# Provided records
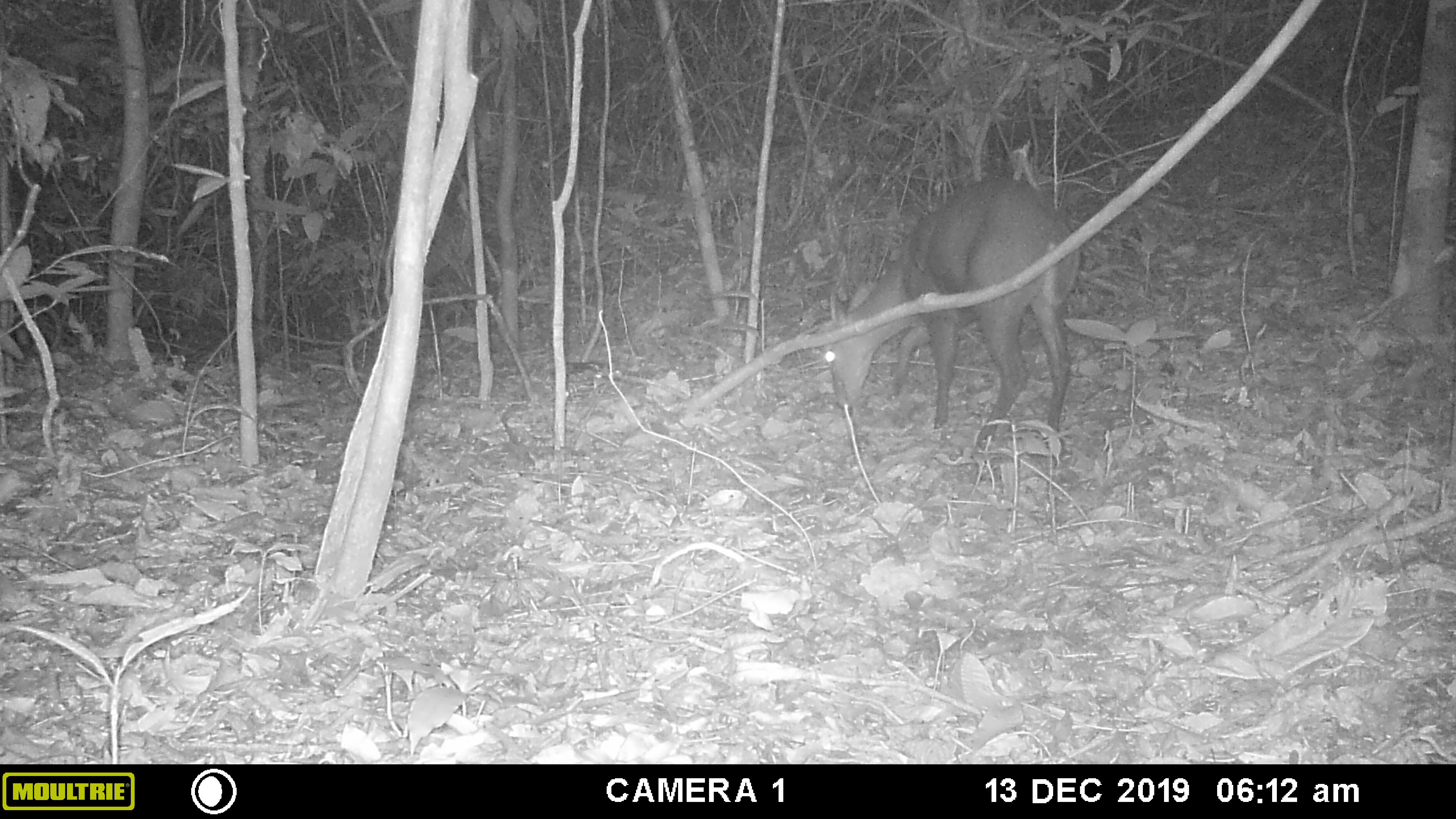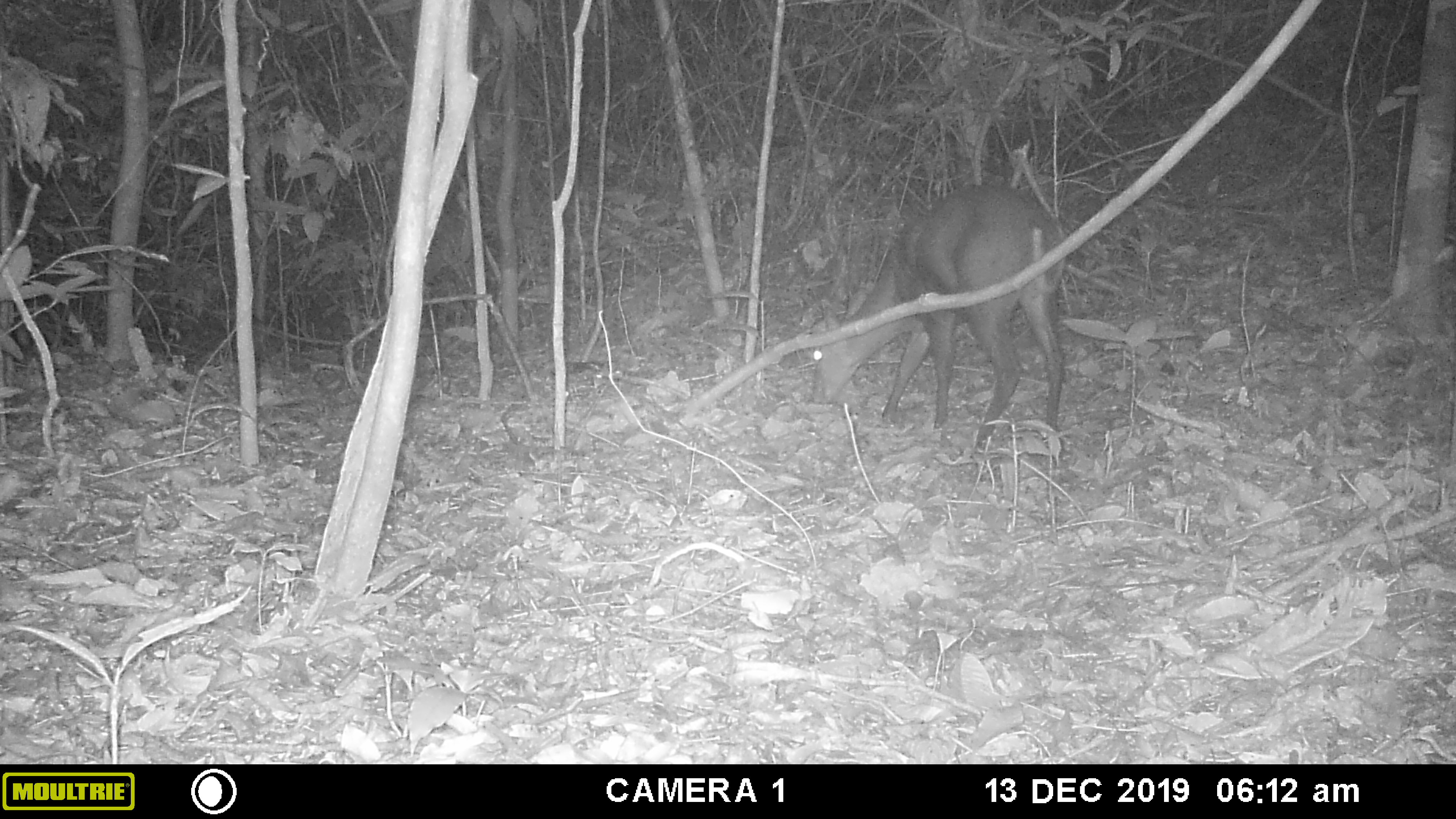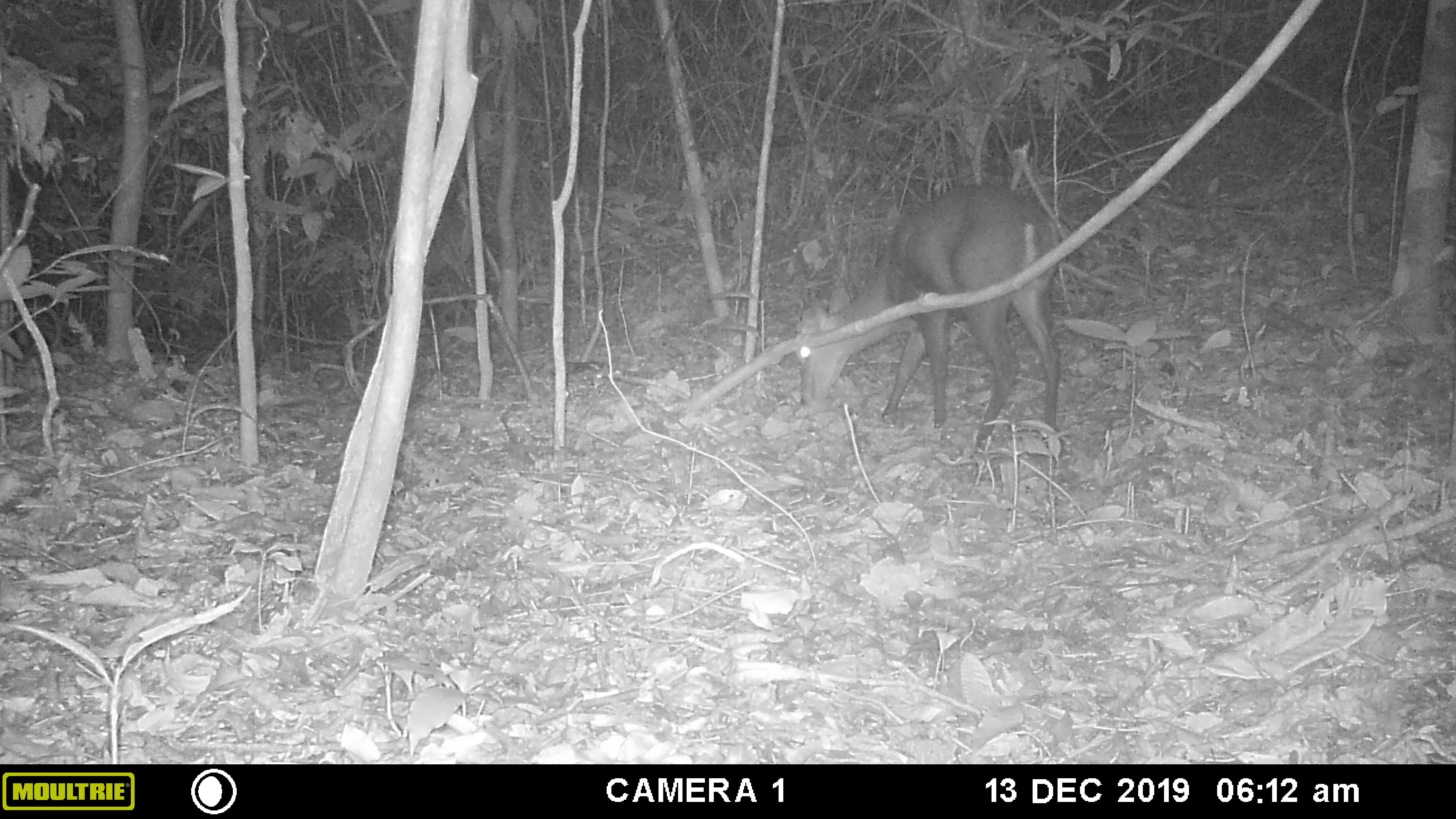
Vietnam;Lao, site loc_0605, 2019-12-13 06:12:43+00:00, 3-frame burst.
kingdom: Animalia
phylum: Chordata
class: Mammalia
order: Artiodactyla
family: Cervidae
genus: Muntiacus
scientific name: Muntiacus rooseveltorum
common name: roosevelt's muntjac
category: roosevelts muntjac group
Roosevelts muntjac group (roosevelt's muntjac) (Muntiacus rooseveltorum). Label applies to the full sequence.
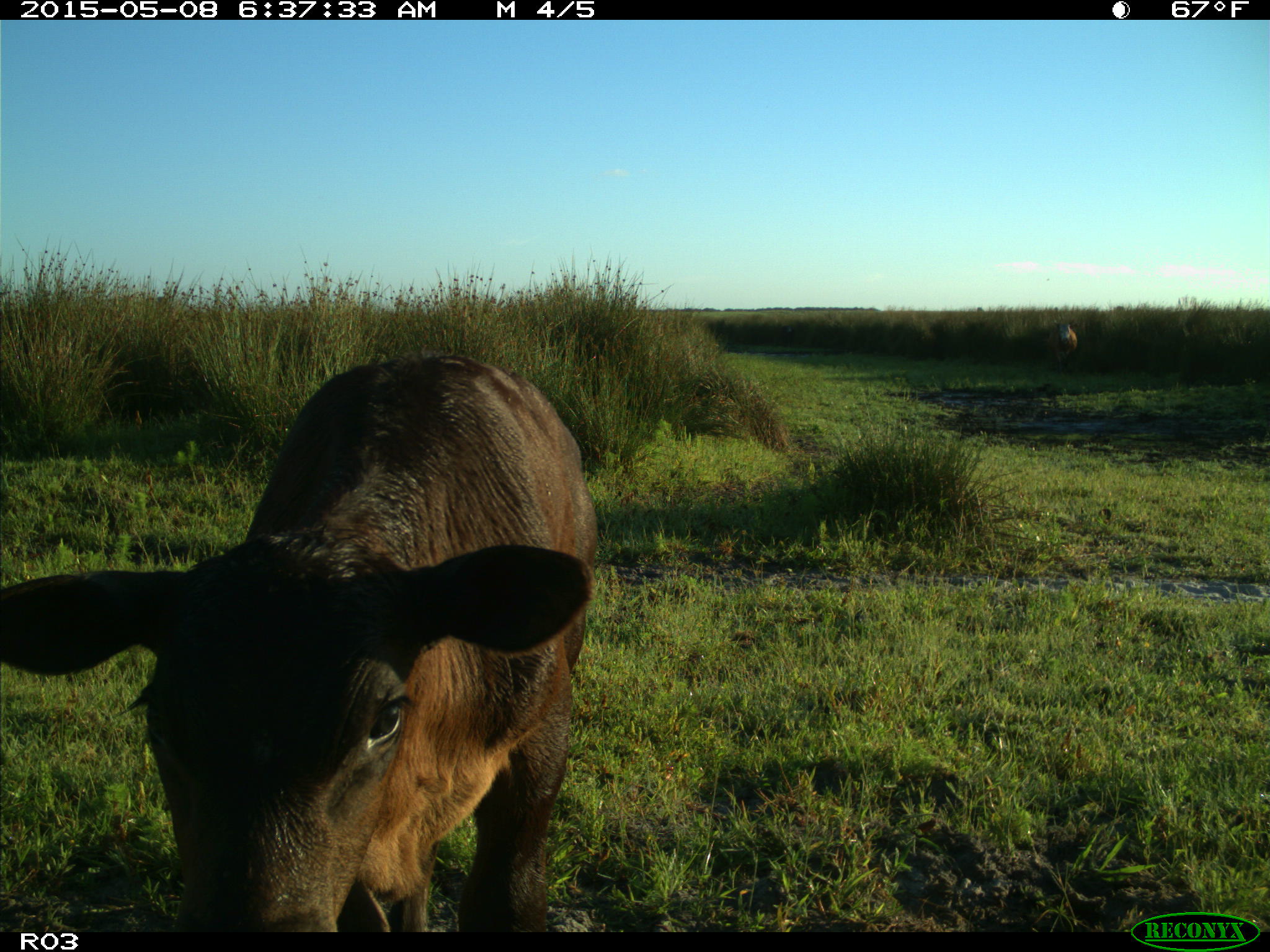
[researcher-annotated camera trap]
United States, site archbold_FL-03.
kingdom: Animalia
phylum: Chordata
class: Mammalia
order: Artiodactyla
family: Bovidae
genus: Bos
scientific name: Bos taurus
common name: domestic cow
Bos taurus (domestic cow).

# Assignment
Output the entries above exactly, without their pictures.

# Result of this exercise
Vietnam;Lao, site loc_0605, 2019-12-13 06:12:43+00:00, 3-frame burst.
kingdom: Animalia
phylum: Chordata
class: Mammalia
order: Artiodactyla
family: Cervidae
genus: Muntiacus
scientific name: Muntiacus rooseveltorum
common name: roosevelt's muntjac
category: roosevelts muntjac group
Roosevelts muntjac group (roosevelt's muntjac) (Muntiacus rooseveltorum). Label applies to the full sequence.
[researcher-annotated camera trap]
United States, site archbold_FL-03.
kingdom: Animalia
phylum: Chordata
class: Mammalia
order: Artiodactyla
family: Bovidae
genus: Bos
scientific name: Bos taurus
common name: domestic cow
Bos taurus (domestic cow).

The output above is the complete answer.